**Instruction**
Render each line of the records below as one string in a JSON list, leaving out the blank lines.

## START Data lines

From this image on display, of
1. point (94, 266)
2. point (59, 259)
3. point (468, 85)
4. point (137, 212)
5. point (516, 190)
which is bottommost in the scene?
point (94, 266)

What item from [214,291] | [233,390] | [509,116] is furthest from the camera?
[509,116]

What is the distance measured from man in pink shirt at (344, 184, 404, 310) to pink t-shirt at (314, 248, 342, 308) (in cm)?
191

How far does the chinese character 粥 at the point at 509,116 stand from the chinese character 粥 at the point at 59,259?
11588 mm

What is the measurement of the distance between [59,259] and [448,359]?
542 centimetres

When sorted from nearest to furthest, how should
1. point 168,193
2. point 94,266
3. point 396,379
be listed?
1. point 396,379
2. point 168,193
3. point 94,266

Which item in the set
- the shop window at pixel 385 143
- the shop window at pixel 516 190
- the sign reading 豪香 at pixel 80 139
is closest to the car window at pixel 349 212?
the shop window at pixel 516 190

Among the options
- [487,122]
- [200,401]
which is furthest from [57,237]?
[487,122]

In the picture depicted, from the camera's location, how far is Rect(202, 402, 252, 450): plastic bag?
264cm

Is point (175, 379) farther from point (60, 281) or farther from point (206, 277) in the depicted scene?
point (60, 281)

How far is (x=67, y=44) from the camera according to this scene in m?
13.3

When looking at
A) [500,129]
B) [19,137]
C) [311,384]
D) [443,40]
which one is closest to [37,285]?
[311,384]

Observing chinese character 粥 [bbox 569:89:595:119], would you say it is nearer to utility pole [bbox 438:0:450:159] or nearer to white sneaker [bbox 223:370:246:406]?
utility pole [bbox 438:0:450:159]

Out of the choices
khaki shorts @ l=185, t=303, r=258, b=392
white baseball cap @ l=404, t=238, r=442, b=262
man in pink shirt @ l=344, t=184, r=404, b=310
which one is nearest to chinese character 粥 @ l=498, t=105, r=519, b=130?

## END Data lines

**Output**
[
  "From this image on display, of",
  "1. point (94, 266)",
  "2. point (59, 259)",
  "3. point (468, 85)",
  "4. point (137, 212)",
  "5. point (516, 190)",
  "which is bottommost in the scene?",
  "point (94, 266)",
  "What item from [214,291] | [233,390] | [509,116] is furthest from the camera?",
  "[509,116]",
  "What is the distance measured from man in pink shirt at (344, 184, 404, 310) to pink t-shirt at (314, 248, 342, 308) (in cm)?",
  "191",
  "How far does the chinese character 粥 at the point at 509,116 stand from the chinese character 粥 at the point at 59,259?",
  "11588 mm",
  "What is the measurement of the distance between [59,259] and [448,359]?",
  "542 centimetres",
  "When sorted from nearest to furthest, how should",
  "1. point 168,193",
  "2. point 94,266",
  "3. point 396,379",
  "be listed?",
  "1. point 396,379",
  "2. point 168,193",
  "3. point 94,266",
  "Which item in the set",
  "- the shop window at pixel 385 143",
  "- the shop window at pixel 516 190",
  "- the sign reading 豪香 at pixel 80 139",
  "is closest to the car window at pixel 349 212?",
  "the shop window at pixel 516 190",
  "Among the options",
  "- [487,122]",
  "- [200,401]",
  "which is furthest from [57,237]?",
  "[487,122]",
  "In the picture depicted, from the camera's location, how far is Rect(202, 402, 252, 450): plastic bag?",
  "264cm",
  "Is point (175, 379) farther from point (60, 281) or farther from point (206, 277) in the depicted scene?",
  "point (60, 281)",
  "How far is (x=67, y=44) from the camera according to this scene in m?",
  "13.3",
  "When looking at",
  "A) [500,129]",
  "B) [19,137]",
  "C) [311,384]",
  "D) [443,40]",
  "which one is closest to [37,285]?",
  "[311,384]",
  "Observing chinese character 粥 [bbox 569:89:595:119], would you say it is nearer to utility pole [bbox 438:0:450:159] or nearer to white sneaker [bbox 223:370:246:406]?",
  "utility pole [bbox 438:0:450:159]",
  "Out of the choices",
  "khaki shorts @ l=185, t=303, r=258, b=392",
  "white baseball cap @ l=404, t=238, r=442, b=262",
  "man in pink shirt @ l=344, t=184, r=404, b=310",
  "which one is nearest to chinese character 粥 @ l=498, t=105, r=519, b=130?"
]